Stemming for SEO

What are Word Stems?
Word stems can be thought of as the root for a set of very-similar-meaning words that are in different form.  For example: “bats”, “batting”, “batter”, “batted” – all of these share the same stem “bat”, which can be obtained by stripping the suffix characters off of each word (i.e. by stripping the “s” off of “bats”, and so on).  However, a stem need not even necessarily be a valid word.  For instance, the words “bicycle”, “bicyclist”, and “bicycling” all share the stem “bicycl”, which is clearly not a word.  The great thing about stems though is, if you can strip two words down to their stems, and the stems are the same, then the two words must have almost the same meaning and are probably just different forms (plural, adverb, past participle, and so on).  If that’s the case, then the words are about as close as you can get from a relevance standpoint; intuitively, the terms “bicycle” and “bicyclist” are more related than “bicycle” and “inner tube”.

The Porter Stemming Algorithm
Various algorithms have been developed for determining the stem of a word (including a surprisingly little-used form of cheating: looking the word up in a dictionary).  The most popular stemming algorithm is the Porter stemming algorithm, which is about 85% accurate.  In other words, two words that ought to share the same stem are identified by the algorithm to have the same stem about 85% of the time.

Try the Porter Stemming Algorithm for Yourself
The algorithm usually does pretty well, but an example of two words that it fails on are “squeaking”, which stems to “squeak”, and “squeaky”, which, weirdly and frustratingly, stems  to “squeaki” (if anything, you would have thought the other one would have done that(!).  There are a few other stemming algorithms around but they’re only a few percent more accurate at best.

Searching and Word Stems
It t is *extremely* common to type one word, and see results come back that include, or are focused on, a variation of that word.  You may type “bicycling” and receive documents about “bicyclist”.  So an understanding of how Google behaves with regard to word stems, and understanding which variations will help you the most, is critical for content optimization purposes.

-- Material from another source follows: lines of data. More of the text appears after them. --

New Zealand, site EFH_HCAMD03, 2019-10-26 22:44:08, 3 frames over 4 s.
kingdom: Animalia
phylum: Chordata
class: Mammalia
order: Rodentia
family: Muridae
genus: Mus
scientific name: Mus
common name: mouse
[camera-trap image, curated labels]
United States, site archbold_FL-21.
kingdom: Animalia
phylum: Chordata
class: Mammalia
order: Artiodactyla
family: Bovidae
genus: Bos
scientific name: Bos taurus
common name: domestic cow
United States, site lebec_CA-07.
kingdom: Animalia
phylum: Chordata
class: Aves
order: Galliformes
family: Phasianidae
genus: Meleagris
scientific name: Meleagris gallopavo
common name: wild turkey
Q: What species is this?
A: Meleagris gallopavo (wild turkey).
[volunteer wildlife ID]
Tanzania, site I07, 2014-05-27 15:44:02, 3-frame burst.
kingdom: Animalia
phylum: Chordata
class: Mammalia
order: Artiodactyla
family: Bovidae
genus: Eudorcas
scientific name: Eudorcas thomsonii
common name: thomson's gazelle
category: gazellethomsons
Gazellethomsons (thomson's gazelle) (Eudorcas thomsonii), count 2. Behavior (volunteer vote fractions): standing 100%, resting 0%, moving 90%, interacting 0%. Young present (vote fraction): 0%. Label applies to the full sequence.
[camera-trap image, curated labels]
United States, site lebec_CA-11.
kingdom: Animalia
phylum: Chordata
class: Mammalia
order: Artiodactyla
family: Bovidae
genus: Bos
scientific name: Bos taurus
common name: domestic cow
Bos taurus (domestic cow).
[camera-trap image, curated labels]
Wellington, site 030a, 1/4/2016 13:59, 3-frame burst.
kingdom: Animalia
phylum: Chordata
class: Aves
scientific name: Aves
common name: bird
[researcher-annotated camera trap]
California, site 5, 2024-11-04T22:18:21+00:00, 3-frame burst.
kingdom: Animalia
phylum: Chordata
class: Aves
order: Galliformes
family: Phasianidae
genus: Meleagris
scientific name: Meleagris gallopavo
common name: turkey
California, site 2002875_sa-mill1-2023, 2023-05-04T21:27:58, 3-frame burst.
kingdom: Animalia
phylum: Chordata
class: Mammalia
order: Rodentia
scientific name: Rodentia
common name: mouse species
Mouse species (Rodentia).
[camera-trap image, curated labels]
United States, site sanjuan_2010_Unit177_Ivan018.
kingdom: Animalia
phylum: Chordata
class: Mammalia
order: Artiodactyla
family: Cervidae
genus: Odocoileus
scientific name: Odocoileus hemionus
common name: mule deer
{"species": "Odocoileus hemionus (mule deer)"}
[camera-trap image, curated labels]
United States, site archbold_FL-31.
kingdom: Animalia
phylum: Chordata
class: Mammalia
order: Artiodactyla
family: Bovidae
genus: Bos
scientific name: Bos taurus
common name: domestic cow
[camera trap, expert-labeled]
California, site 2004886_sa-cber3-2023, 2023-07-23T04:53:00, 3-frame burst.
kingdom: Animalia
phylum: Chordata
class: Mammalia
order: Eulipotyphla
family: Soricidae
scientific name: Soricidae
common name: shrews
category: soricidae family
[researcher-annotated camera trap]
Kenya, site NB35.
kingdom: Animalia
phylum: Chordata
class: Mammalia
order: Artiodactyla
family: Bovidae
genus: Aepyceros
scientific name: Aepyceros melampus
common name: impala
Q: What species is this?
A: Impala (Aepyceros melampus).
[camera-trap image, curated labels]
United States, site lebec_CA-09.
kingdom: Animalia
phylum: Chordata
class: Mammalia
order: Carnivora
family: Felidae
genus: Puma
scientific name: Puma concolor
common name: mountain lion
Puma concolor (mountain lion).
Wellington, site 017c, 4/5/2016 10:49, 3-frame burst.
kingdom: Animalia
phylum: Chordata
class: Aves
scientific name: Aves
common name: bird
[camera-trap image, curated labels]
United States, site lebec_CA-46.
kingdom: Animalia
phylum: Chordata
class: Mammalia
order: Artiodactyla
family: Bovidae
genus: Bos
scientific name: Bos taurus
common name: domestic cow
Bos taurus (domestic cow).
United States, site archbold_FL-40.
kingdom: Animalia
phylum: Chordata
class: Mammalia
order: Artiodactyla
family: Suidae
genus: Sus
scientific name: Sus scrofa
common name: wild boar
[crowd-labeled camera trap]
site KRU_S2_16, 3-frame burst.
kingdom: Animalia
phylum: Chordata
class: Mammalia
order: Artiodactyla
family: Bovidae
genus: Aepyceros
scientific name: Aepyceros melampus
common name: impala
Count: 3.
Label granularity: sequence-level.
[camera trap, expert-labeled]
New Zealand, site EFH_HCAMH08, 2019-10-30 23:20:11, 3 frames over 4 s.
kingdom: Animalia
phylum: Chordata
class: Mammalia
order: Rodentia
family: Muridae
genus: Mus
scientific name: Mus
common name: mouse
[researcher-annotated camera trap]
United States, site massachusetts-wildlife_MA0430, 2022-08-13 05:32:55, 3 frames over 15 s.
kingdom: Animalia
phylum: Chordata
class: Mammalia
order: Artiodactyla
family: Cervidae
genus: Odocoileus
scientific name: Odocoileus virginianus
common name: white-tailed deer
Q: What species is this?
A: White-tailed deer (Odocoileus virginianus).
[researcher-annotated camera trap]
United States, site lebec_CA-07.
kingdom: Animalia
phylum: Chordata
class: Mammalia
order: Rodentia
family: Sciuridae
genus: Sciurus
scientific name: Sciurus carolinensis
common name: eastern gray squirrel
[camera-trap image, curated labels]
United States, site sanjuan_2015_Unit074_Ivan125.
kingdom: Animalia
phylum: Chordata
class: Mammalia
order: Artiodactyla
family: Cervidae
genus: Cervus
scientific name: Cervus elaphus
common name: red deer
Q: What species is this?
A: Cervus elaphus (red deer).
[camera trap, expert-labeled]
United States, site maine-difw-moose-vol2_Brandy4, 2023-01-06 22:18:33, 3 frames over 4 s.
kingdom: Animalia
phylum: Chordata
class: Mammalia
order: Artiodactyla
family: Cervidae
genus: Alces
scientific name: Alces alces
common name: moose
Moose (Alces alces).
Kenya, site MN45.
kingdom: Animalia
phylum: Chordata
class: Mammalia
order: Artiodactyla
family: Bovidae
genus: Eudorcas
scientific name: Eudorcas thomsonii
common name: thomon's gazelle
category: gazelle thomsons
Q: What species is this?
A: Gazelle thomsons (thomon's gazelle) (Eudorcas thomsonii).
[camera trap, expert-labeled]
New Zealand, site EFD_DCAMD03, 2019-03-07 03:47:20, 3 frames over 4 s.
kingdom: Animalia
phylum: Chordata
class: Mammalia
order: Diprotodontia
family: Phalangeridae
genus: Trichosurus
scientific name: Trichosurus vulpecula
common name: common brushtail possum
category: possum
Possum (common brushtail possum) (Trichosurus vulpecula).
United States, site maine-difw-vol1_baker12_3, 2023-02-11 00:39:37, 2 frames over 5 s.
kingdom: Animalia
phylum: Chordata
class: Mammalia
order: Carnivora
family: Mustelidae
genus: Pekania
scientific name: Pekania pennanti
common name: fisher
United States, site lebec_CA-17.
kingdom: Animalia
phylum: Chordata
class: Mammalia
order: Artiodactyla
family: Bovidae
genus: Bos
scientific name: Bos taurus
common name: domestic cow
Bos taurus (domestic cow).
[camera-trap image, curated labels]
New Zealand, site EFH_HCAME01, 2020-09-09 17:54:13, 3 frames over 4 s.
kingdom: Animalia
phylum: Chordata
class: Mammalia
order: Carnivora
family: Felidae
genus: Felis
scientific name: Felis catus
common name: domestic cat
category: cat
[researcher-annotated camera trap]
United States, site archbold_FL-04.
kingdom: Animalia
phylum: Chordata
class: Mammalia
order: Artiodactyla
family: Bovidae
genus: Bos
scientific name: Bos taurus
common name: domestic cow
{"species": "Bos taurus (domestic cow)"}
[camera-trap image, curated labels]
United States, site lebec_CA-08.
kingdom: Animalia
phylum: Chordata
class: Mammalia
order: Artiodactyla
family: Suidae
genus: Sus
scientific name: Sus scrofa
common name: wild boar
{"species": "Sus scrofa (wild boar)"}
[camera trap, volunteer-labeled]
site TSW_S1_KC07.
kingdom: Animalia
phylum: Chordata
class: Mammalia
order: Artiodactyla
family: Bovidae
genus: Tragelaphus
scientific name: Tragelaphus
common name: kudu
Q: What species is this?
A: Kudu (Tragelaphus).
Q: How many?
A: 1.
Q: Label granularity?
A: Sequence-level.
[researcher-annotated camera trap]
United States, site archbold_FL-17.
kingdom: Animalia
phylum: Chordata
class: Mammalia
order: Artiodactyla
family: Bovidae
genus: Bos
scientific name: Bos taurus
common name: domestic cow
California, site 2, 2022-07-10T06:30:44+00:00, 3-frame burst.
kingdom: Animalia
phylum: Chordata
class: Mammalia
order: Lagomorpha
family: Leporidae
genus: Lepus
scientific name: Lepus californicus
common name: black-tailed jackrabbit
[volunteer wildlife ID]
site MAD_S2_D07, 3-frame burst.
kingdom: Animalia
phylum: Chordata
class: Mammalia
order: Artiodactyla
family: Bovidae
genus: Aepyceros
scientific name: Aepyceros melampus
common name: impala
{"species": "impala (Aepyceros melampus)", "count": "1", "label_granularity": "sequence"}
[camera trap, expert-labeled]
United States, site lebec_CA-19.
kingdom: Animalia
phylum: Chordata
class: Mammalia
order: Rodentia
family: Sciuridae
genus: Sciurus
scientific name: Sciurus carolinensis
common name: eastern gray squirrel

 How Google Handles Stemming
They would first take a page, analyze it and figure out what forms of a term were on it, then run queries against Google to see how it was indexed.  For instance, to see if a document containing “cyclist” on “www.foo.com/page1.html” is indexed for the term “cycling” (which let’s assume it does not contain), it could be queried simply with [cycling  www.foo.com/page1.html].  They also did some other fancy queries to include and exclude various word forms when investigating singulars and plurals, and multi-word phrases, but you get the general idea.

Is Google Intentionally Handling Stems Differently?
The study speculates about alternate stem-oriented indexes that Google may be maintaining.  It’s not clear to me from the paper whether Google is really explicitly targeting word stems with special algorithms, or whether the results are simply a byproduct of the fact that different word forms for the same term are highly related, by definition.

Google has disclosed in papers on their Paid Search technology that they have access to a proprietary algorithm similar to Latent Semantic Analysis; these sorts of algorithms can identify related words based on how frequently words appear together in a corpus (i.e. a set of documents).  I’ve seen material put out occasionally by SEOMoz speculating or implying that Latent Dirichlet Allocation may be what Google uses; I think that for the machine learning types in the academic community, 

LDA has been largely superseded in the last couple of years  by Principal Components Analysis.
Regardless of the mechanism, it’s clear that Google looks at how related words are to each other when determining results of a search.  Either way, the study found that regardless of whether Google is *intentionally* handling stems differently, stems seem to consistently act differently than other terms.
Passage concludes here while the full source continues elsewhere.